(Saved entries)
---------------
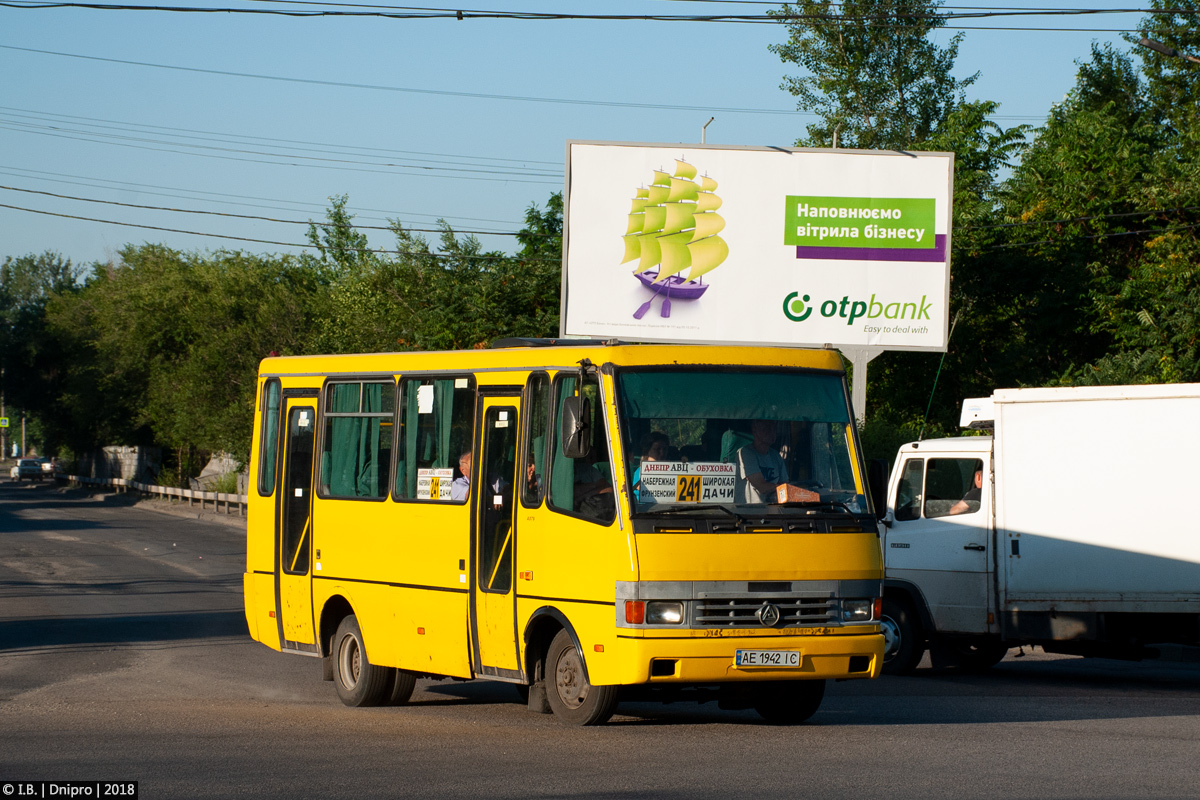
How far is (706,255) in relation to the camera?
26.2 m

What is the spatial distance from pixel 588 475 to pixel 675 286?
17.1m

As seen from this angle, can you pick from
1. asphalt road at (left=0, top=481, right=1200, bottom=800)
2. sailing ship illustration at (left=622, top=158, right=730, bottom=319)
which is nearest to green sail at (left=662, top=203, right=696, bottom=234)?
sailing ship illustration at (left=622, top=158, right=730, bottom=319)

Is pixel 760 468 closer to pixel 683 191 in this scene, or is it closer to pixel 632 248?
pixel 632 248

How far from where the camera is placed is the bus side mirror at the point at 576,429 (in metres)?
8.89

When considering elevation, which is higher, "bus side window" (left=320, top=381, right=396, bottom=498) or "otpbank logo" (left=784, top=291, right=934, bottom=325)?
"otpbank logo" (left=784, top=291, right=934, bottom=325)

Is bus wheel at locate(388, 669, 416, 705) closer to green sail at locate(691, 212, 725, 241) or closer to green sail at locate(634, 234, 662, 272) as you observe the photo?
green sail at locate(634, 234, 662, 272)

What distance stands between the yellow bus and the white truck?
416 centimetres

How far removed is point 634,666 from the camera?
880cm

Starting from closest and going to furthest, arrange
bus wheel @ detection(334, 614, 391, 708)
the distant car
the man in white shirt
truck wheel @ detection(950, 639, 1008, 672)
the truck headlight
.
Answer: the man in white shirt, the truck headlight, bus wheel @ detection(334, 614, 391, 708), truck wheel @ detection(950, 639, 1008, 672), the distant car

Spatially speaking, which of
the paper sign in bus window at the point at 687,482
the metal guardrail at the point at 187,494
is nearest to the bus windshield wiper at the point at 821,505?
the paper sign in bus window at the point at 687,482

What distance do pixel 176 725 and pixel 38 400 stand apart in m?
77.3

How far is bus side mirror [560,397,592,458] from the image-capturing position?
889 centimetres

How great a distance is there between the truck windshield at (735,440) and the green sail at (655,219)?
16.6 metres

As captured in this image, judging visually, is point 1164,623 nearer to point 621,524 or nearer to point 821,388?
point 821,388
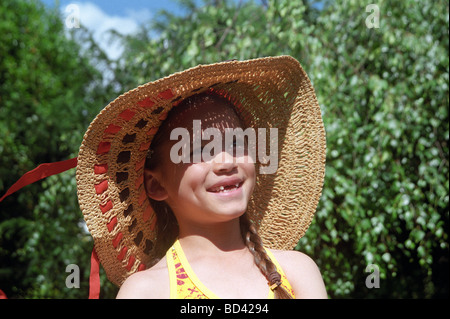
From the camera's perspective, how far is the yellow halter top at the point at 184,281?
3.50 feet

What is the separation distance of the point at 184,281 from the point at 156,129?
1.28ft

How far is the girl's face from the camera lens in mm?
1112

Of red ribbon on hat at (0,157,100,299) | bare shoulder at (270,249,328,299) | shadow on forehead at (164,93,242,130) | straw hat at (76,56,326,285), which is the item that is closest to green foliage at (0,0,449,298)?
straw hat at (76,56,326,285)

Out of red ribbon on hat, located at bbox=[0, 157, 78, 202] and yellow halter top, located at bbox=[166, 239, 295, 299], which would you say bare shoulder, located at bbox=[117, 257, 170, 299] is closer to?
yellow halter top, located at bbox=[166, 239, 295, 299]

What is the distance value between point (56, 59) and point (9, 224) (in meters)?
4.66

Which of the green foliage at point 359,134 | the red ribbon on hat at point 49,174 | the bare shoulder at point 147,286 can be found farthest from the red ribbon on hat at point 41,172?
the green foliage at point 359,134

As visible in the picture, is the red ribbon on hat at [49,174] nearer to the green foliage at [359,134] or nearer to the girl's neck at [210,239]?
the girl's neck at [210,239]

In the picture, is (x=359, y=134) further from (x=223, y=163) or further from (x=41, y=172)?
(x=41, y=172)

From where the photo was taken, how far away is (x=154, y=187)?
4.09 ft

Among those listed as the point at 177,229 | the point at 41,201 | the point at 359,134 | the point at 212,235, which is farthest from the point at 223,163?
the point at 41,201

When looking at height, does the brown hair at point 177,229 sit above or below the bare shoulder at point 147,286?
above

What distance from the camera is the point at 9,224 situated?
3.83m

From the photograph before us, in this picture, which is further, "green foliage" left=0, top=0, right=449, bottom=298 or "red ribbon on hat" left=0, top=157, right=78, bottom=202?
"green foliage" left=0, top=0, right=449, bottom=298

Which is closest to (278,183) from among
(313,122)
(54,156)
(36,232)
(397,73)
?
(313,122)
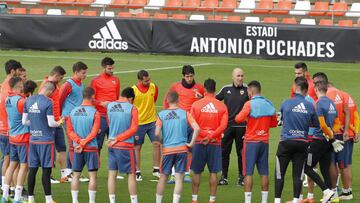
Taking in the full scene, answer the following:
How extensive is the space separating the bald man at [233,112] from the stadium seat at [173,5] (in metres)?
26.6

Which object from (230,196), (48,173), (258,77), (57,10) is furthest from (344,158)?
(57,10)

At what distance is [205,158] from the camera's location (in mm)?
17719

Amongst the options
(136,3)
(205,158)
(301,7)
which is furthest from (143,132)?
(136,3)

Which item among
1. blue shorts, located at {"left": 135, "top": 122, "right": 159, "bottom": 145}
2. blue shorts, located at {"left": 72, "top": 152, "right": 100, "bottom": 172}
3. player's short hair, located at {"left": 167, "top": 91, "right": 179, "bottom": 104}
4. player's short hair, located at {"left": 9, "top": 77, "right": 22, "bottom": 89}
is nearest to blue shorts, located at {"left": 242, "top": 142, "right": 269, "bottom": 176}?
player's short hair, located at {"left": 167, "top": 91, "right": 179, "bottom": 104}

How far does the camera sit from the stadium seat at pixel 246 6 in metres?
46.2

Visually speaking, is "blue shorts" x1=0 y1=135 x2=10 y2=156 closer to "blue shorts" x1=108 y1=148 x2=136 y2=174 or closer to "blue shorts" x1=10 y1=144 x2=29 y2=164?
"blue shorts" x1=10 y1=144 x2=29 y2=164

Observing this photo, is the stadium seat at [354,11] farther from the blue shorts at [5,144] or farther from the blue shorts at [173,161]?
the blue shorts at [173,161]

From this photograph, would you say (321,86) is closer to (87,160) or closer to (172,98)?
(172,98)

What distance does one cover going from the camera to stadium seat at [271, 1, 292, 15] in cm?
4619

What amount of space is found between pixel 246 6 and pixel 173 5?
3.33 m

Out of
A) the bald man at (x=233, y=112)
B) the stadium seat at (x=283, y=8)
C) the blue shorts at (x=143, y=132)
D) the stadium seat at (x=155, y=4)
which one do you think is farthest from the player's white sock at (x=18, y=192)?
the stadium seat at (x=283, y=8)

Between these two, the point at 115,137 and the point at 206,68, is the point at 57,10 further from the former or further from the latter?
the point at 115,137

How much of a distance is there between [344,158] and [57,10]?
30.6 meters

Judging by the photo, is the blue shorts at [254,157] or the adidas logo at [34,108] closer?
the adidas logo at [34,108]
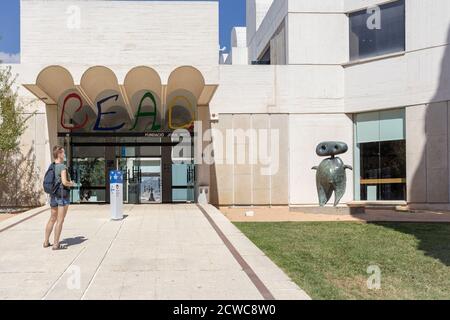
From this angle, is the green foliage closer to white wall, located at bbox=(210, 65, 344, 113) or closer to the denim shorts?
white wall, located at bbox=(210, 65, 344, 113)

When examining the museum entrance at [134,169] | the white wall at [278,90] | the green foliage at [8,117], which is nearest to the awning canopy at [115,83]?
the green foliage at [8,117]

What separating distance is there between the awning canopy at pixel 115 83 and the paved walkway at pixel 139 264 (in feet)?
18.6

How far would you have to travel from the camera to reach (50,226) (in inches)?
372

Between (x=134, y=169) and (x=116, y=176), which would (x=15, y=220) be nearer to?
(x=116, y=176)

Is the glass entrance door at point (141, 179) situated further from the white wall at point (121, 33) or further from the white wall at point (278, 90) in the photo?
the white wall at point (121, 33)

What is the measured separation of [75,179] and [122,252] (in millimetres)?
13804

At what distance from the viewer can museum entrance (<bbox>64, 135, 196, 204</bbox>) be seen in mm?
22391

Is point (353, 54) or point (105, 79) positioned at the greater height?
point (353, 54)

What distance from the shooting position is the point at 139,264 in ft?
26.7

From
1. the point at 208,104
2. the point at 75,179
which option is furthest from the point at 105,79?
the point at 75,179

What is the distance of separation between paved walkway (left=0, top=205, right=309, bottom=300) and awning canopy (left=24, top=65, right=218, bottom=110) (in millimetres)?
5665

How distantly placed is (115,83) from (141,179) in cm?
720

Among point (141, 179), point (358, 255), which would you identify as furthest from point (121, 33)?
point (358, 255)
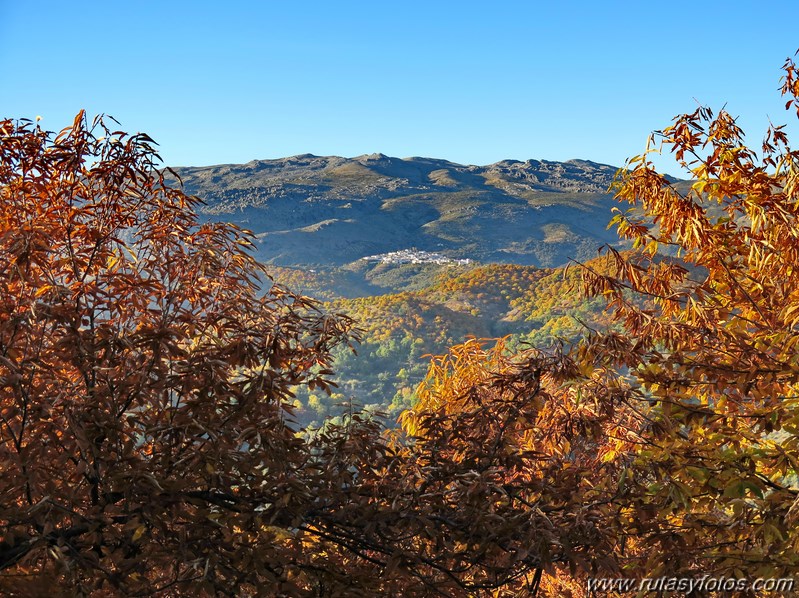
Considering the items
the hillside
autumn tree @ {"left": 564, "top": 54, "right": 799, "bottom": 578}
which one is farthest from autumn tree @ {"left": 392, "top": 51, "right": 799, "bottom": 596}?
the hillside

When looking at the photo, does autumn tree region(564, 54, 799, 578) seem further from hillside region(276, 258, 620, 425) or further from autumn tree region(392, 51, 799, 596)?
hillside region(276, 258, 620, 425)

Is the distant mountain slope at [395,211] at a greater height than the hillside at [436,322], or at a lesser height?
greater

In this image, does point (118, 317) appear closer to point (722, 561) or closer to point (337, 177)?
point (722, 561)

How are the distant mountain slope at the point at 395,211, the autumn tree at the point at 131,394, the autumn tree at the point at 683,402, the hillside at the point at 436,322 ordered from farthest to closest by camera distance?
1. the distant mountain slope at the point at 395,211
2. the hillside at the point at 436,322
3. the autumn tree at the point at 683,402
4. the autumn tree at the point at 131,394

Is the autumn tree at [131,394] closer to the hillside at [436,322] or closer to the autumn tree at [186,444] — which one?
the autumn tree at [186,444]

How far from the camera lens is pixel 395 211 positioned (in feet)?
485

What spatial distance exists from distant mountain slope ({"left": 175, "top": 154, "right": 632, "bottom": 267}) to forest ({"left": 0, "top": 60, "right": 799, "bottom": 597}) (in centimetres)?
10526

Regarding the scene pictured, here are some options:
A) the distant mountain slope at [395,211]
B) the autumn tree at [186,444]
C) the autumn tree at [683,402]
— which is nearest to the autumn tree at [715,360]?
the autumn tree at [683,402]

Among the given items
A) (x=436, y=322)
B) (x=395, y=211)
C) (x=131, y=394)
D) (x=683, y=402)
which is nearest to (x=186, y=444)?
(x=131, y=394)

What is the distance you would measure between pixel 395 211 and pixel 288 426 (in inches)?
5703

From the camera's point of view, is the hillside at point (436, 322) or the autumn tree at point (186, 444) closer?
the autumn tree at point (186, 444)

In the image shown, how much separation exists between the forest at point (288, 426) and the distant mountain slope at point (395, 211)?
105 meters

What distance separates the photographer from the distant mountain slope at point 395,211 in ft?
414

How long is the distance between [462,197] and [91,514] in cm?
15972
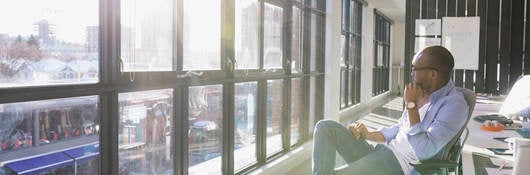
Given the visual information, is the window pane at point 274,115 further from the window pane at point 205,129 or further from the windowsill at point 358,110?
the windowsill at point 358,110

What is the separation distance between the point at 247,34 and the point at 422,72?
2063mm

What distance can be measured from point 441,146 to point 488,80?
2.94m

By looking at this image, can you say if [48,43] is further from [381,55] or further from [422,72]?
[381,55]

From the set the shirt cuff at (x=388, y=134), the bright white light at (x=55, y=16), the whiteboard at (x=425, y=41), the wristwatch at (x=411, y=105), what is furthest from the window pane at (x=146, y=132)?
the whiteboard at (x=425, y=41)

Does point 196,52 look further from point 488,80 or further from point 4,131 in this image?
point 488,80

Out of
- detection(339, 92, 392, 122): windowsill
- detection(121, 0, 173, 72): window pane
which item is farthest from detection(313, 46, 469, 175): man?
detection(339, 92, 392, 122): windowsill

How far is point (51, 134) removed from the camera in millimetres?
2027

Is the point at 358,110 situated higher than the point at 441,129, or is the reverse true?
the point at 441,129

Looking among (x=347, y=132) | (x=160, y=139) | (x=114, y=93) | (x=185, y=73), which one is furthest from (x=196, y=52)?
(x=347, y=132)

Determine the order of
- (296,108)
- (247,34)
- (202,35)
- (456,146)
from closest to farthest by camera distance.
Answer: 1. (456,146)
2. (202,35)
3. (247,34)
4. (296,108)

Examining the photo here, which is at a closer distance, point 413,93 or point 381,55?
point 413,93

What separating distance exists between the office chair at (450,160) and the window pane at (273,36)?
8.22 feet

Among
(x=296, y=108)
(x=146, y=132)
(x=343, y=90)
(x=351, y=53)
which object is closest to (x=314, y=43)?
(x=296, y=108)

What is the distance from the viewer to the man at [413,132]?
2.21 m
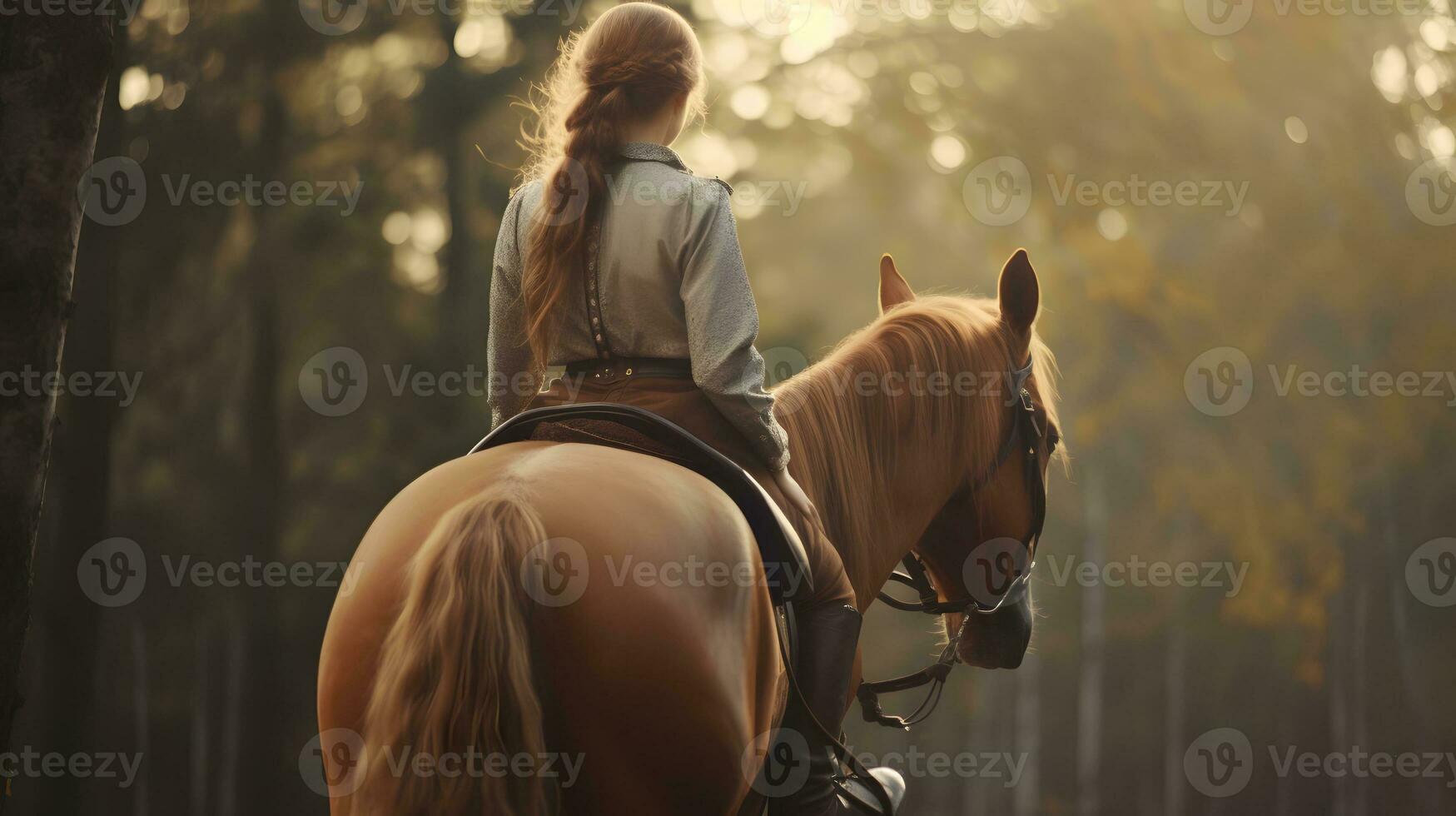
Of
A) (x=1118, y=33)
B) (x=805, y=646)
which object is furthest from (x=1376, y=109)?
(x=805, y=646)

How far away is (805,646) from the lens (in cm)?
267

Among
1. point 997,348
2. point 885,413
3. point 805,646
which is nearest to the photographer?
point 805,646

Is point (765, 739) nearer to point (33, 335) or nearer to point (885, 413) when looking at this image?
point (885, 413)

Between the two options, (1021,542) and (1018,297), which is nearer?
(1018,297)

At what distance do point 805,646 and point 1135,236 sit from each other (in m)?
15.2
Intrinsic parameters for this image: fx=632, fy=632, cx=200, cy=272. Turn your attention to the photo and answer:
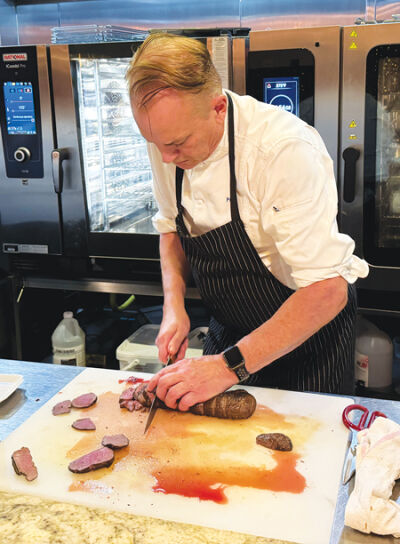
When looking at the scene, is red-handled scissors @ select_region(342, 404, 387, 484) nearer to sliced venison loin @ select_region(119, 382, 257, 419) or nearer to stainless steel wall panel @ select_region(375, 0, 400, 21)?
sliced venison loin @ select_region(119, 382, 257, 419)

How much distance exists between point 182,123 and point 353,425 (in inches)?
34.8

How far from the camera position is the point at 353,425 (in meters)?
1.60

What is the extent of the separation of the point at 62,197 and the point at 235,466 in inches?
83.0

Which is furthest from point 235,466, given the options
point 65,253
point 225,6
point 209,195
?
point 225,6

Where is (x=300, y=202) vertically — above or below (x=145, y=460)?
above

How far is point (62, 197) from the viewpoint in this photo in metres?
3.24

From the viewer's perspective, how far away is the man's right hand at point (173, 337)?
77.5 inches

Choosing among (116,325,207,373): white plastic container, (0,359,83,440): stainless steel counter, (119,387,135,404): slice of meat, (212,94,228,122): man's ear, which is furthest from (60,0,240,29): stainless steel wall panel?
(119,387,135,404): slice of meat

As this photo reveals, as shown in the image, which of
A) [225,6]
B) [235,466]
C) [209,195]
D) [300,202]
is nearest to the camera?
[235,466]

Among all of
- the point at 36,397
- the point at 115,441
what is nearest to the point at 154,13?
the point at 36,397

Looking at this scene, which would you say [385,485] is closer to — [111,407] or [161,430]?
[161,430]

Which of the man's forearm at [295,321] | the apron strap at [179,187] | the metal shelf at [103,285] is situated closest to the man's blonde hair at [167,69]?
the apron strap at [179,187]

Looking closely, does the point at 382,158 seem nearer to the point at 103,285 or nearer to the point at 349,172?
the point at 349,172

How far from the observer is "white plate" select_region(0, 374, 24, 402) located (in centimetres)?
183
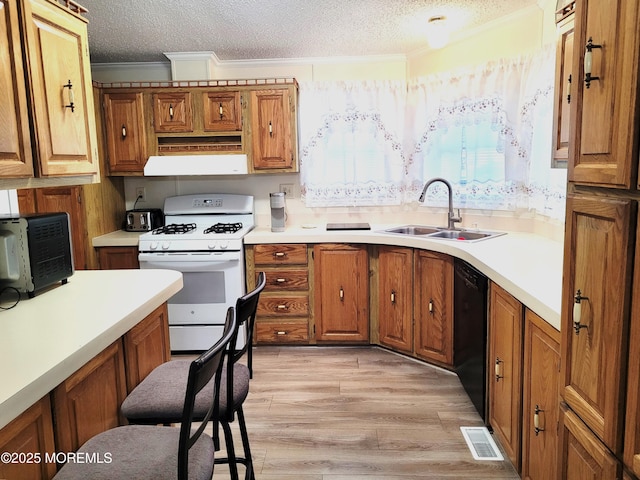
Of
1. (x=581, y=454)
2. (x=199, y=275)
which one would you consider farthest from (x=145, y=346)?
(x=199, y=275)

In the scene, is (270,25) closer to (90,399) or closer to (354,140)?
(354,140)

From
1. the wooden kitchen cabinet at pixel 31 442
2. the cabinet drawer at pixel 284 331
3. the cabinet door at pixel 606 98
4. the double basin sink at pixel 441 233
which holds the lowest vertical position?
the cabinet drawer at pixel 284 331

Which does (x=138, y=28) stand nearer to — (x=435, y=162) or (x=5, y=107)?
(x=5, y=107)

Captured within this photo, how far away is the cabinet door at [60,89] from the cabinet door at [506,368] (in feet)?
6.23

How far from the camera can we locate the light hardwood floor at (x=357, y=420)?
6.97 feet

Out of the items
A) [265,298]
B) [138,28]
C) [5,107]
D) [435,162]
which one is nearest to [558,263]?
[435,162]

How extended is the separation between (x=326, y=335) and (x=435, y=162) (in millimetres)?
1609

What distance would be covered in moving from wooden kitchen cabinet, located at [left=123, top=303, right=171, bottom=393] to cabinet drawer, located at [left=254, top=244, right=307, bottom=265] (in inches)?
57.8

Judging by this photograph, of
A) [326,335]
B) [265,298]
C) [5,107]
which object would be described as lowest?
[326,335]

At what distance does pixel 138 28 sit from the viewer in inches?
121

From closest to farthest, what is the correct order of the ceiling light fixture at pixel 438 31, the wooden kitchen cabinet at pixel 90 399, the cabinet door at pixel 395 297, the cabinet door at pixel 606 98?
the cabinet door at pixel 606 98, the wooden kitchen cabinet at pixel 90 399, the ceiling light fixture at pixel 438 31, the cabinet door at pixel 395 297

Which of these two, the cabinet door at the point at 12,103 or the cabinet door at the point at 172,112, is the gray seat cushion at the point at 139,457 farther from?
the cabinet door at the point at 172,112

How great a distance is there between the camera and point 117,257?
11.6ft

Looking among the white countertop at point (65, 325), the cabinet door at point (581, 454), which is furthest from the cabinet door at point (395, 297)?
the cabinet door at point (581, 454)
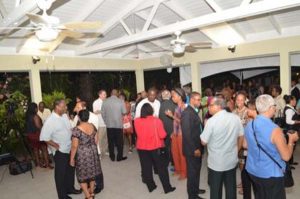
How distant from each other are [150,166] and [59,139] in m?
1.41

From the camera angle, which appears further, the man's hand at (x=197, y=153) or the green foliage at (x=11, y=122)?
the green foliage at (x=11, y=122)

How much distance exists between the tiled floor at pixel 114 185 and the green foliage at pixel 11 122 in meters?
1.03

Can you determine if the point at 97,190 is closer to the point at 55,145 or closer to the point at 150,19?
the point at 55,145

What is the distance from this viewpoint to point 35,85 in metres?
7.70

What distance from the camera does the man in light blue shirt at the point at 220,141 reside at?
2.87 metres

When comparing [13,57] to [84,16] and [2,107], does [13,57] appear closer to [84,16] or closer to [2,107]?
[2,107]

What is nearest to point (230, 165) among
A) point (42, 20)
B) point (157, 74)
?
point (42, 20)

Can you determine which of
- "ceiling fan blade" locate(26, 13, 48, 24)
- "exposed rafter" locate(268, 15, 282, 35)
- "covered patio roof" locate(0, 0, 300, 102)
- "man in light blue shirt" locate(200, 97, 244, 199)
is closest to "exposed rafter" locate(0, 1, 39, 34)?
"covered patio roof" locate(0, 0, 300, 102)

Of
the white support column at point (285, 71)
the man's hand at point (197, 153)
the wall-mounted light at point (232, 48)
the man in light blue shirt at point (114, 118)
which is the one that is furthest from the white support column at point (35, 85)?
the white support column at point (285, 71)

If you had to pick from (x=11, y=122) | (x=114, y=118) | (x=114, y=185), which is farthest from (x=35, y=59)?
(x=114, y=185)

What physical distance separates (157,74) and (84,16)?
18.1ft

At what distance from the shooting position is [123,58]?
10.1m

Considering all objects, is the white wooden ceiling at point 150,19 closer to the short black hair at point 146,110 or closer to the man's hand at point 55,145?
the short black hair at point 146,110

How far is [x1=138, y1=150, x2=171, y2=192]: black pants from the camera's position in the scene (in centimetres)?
---------------
THE EXERCISE => From the "Can you determine if" line to the close of the listing, restate each line word for word.

THE REPLY =>
Can you determine if the point at 97,190 is closer to the point at 55,145 or closer to the point at 150,19?
the point at 55,145

What is the distance from this viewpoint to point 35,85 in metres?
7.70

What distance from the camera does the man in light blue shirt at the point at 220,141 reside at?
2.87 metres

When comparing [13,57] to [84,16] and [2,107], does [13,57] appear closer to [84,16] or closer to [2,107]?
[2,107]

What is nearest to point (230, 165) among
A) point (42, 20)
B) point (157, 74)
?
point (42, 20)

Can you determine which of
- "ceiling fan blade" locate(26, 13, 48, 24)
- "exposed rafter" locate(268, 15, 282, 35)
- "covered patio roof" locate(0, 0, 300, 102)
- "man in light blue shirt" locate(200, 97, 244, 199)
is closest to "exposed rafter" locate(0, 1, 39, 34)?
"covered patio roof" locate(0, 0, 300, 102)

Of
the white support column at point (285, 71)
the man's hand at point (197, 153)
the wall-mounted light at point (232, 48)
the man in light blue shirt at point (114, 118)
which is the one that is furthest from the white support column at point (35, 85)?
the white support column at point (285, 71)

If you had to pick from (x=11, y=122) | (x=114, y=118) | (x=114, y=185), which is farthest from (x=35, y=59)?
(x=114, y=185)

What physical distance separates (157,74) and (84,16)?
18.1ft

At what distance from the shooting position is [123,58]?
10.1m

Considering all objects, is the white wooden ceiling at point 150,19 closer to the short black hair at point 146,110 or closer to the man's hand at point 55,145?
the short black hair at point 146,110

How far is [x1=138, y1=150, x2=171, y2=192]: black pants from the camera's position in the scene (in centimetres)?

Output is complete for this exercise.